ALBANY, N.Y. -- New York residents have suspected it for years, but now it's official: With both of its former leaders indicted on criminal charges, the state Legislature ranks as the most if not one of the most corrupt in the nation.
Since 2005, nearly three dozen elected state officials , including at least 28 legislators, have been criminally indicted, imprisoned or resigned over accusations of bribery, stealing, extortion or sexual misconduct. One governor resigned in scandal and a comptroller was jailed for fraud.
The latest to be arrested include former Senate Majority Leader Dean Skelos and his son in May on federal charges of extortion, fraud and soliciting bribes. Skelos is the fifth consecutive Senate majority leader to face criminal charges.
Sen. Thomas Libous, a Binghamton Republican, was once in line to become majority leader. Instead, he faces a summer trial on charges of lying to the FBI. His son was sentenced last month on similar charges.
Also last month, former state Assemblyman William Scarborough, a Queens Democrat, pleaded guilty to federal corruption charges, admitting to bilking taxpayers out of at least $40,000 in fake travel expenses.
In January, former state Assembly Speaker Sheldon Silver, a Democrat from Manhattan, was indicted on federal bribery and kickback charges.
Meanwhile, a widening investigation by U.S. Attorney Preet Bharara has left Albany paralyzed and Gov. Andrew Cuomo paranoid, according to State Capitol insiders.
State lawmakers from Westchester and Putnam counties have been among those prosecuted by federal authorities.
Vincent Leibell, a Republican who served in the Senate and in Assembly – representing parts of Westchester, Putnam, and Dutchess counties for 28 years -- was sentenced to 21 months in federal prison after he pleaded guilty in 2011 to tax evasion and obstruction of justice.

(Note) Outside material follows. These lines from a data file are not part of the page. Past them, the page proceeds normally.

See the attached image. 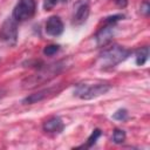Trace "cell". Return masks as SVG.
Here are the masks:
<instances>
[{
    "label": "cell",
    "instance_id": "cell-13",
    "mask_svg": "<svg viewBox=\"0 0 150 150\" xmlns=\"http://www.w3.org/2000/svg\"><path fill=\"white\" fill-rule=\"evenodd\" d=\"M125 131L122 129H115L112 132V142L115 144H122L125 141Z\"/></svg>",
    "mask_w": 150,
    "mask_h": 150
},
{
    "label": "cell",
    "instance_id": "cell-18",
    "mask_svg": "<svg viewBox=\"0 0 150 150\" xmlns=\"http://www.w3.org/2000/svg\"><path fill=\"white\" fill-rule=\"evenodd\" d=\"M115 4L118 6V7H125L127 4H128V0H115Z\"/></svg>",
    "mask_w": 150,
    "mask_h": 150
},
{
    "label": "cell",
    "instance_id": "cell-12",
    "mask_svg": "<svg viewBox=\"0 0 150 150\" xmlns=\"http://www.w3.org/2000/svg\"><path fill=\"white\" fill-rule=\"evenodd\" d=\"M101 136H102V131H101L100 129H94V130H93V132L90 134V136L88 137L86 145L83 144L82 146H83V148H91V146L97 142V139H98Z\"/></svg>",
    "mask_w": 150,
    "mask_h": 150
},
{
    "label": "cell",
    "instance_id": "cell-7",
    "mask_svg": "<svg viewBox=\"0 0 150 150\" xmlns=\"http://www.w3.org/2000/svg\"><path fill=\"white\" fill-rule=\"evenodd\" d=\"M90 13V6L89 0H79L75 5V11L71 18V23L74 26H81L83 25Z\"/></svg>",
    "mask_w": 150,
    "mask_h": 150
},
{
    "label": "cell",
    "instance_id": "cell-2",
    "mask_svg": "<svg viewBox=\"0 0 150 150\" xmlns=\"http://www.w3.org/2000/svg\"><path fill=\"white\" fill-rule=\"evenodd\" d=\"M63 61H59L52 64H43L40 68H38V71L32 75L30 77H27L23 81V88H33L39 84H42L45 82H48L50 79L56 76L62 69H63Z\"/></svg>",
    "mask_w": 150,
    "mask_h": 150
},
{
    "label": "cell",
    "instance_id": "cell-9",
    "mask_svg": "<svg viewBox=\"0 0 150 150\" xmlns=\"http://www.w3.org/2000/svg\"><path fill=\"white\" fill-rule=\"evenodd\" d=\"M57 91H59V89L55 88V87H49V88H46V89L35 91V93L29 94L28 96H26V97L22 100V103H23V104H34V103L41 102L42 100L49 97V96L53 95V94H56Z\"/></svg>",
    "mask_w": 150,
    "mask_h": 150
},
{
    "label": "cell",
    "instance_id": "cell-19",
    "mask_svg": "<svg viewBox=\"0 0 150 150\" xmlns=\"http://www.w3.org/2000/svg\"><path fill=\"white\" fill-rule=\"evenodd\" d=\"M5 95H6V91H5V90H2V89H0V100H1Z\"/></svg>",
    "mask_w": 150,
    "mask_h": 150
},
{
    "label": "cell",
    "instance_id": "cell-5",
    "mask_svg": "<svg viewBox=\"0 0 150 150\" xmlns=\"http://www.w3.org/2000/svg\"><path fill=\"white\" fill-rule=\"evenodd\" d=\"M18 40V21L11 16L7 18L0 27V41L14 46Z\"/></svg>",
    "mask_w": 150,
    "mask_h": 150
},
{
    "label": "cell",
    "instance_id": "cell-14",
    "mask_svg": "<svg viewBox=\"0 0 150 150\" xmlns=\"http://www.w3.org/2000/svg\"><path fill=\"white\" fill-rule=\"evenodd\" d=\"M112 118L116 120V121H127L128 120V110L124 109V108H121V109H117L114 114H112Z\"/></svg>",
    "mask_w": 150,
    "mask_h": 150
},
{
    "label": "cell",
    "instance_id": "cell-1",
    "mask_svg": "<svg viewBox=\"0 0 150 150\" xmlns=\"http://www.w3.org/2000/svg\"><path fill=\"white\" fill-rule=\"evenodd\" d=\"M131 54V50L120 46V45H111L107 48H104L100 56V66L102 68H114L117 64H120L121 62H123L124 60H127Z\"/></svg>",
    "mask_w": 150,
    "mask_h": 150
},
{
    "label": "cell",
    "instance_id": "cell-15",
    "mask_svg": "<svg viewBox=\"0 0 150 150\" xmlns=\"http://www.w3.org/2000/svg\"><path fill=\"white\" fill-rule=\"evenodd\" d=\"M59 50H60V46L59 45H48V46H46L43 48V54L46 56H53Z\"/></svg>",
    "mask_w": 150,
    "mask_h": 150
},
{
    "label": "cell",
    "instance_id": "cell-11",
    "mask_svg": "<svg viewBox=\"0 0 150 150\" xmlns=\"http://www.w3.org/2000/svg\"><path fill=\"white\" fill-rule=\"evenodd\" d=\"M149 59V47L144 46L141 47L139 49H137L136 55H135V62L137 66H144L145 62Z\"/></svg>",
    "mask_w": 150,
    "mask_h": 150
},
{
    "label": "cell",
    "instance_id": "cell-16",
    "mask_svg": "<svg viewBox=\"0 0 150 150\" xmlns=\"http://www.w3.org/2000/svg\"><path fill=\"white\" fill-rule=\"evenodd\" d=\"M59 1H60V0H43V9H45V11H50V9H53V8L57 5Z\"/></svg>",
    "mask_w": 150,
    "mask_h": 150
},
{
    "label": "cell",
    "instance_id": "cell-3",
    "mask_svg": "<svg viewBox=\"0 0 150 150\" xmlns=\"http://www.w3.org/2000/svg\"><path fill=\"white\" fill-rule=\"evenodd\" d=\"M110 90V84L105 82L97 83H79L74 89V96L81 100H91L104 95Z\"/></svg>",
    "mask_w": 150,
    "mask_h": 150
},
{
    "label": "cell",
    "instance_id": "cell-17",
    "mask_svg": "<svg viewBox=\"0 0 150 150\" xmlns=\"http://www.w3.org/2000/svg\"><path fill=\"white\" fill-rule=\"evenodd\" d=\"M150 12V7H149V4L148 1H144L142 5H141V13L144 14V15H148Z\"/></svg>",
    "mask_w": 150,
    "mask_h": 150
},
{
    "label": "cell",
    "instance_id": "cell-20",
    "mask_svg": "<svg viewBox=\"0 0 150 150\" xmlns=\"http://www.w3.org/2000/svg\"><path fill=\"white\" fill-rule=\"evenodd\" d=\"M60 1H61V2H63V4H66V2H69L70 0H60Z\"/></svg>",
    "mask_w": 150,
    "mask_h": 150
},
{
    "label": "cell",
    "instance_id": "cell-8",
    "mask_svg": "<svg viewBox=\"0 0 150 150\" xmlns=\"http://www.w3.org/2000/svg\"><path fill=\"white\" fill-rule=\"evenodd\" d=\"M63 29H64L63 22L60 19V16H57V15L49 16L48 20L46 21L45 30H46L47 35H49V36H54V38L60 36L63 33Z\"/></svg>",
    "mask_w": 150,
    "mask_h": 150
},
{
    "label": "cell",
    "instance_id": "cell-10",
    "mask_svg": "<svg viewBox=\"0 0 150 150\" xmlns=\"http://www.w3.org/2000/svg\"><path fill=\"white\" fill-rule=\"evenodd\" d=\"M63 128H64V123L59 116H53L48 118L47 121L43 122V125H42L43 131L48 134H60L62 132Z\"/></svg>",
    "mask_w": 150,
    "mask_h": 150
},
{
    "label": "cell",
    "instance_id": "cell-4",
    "mask_svg": "<svg viewBox=\"0 0 150 150\" xmlns=\"http://www.w3.org/2000/svg\"><path fill=\"white\" fill-rule=\"evenodd\" d=\"M36 11L35 0H19L13 8L12 16L18 21H27L33 18Z\"/></svg>",
    "mask_w": 150,
    "mask_h": 150
},
{
    "label": "cell",
    "instance_id": "cell-6",
    "mask_svg": "<svg viewBox=\"0 0 150 150\" xmlns=\"http://www.w3.org/2000/svg\"><path fill=\"white\" fill-rule=\"evenodd\" d=\"M116 33V23H107L104 22V26L98 29V32L95 35V41L97 47H105L108 46Z\"/></svg>",
    "mask_w": 150,
    "mask_h": 150
}]
</instances>
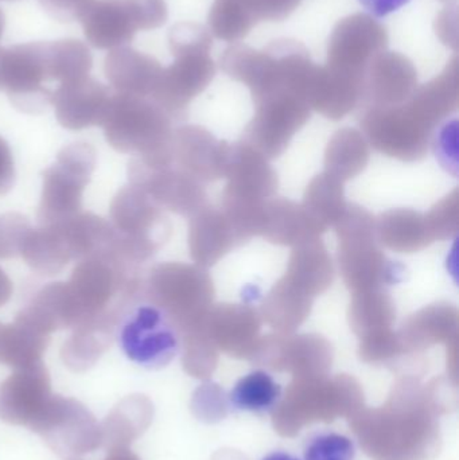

In 2012, former Sen. Nicholas A. Spano pleaded guilty to obstructing the IRS, admitting he filed false tax returns and concealed payments from a politically connected insurance broker. Spano, a Republican, served for 20 years representing the 35th Senate District, which includes Yonkers, Greenburgh, Mount Pleasant and Pleasantville.
Several state lawmakers from Westchester County have called for reforms, including term limits or banning convicted legislators from receiving state pensions.
Meanwhile, 47 state senators, including Skelos, passed a bill to double the length of their terms to four years. The Constitutional amendment, which requires approval by the Assembly, governor, next legislature and voters, sailed through the Republican-led Senate with only 15 senators opposing it.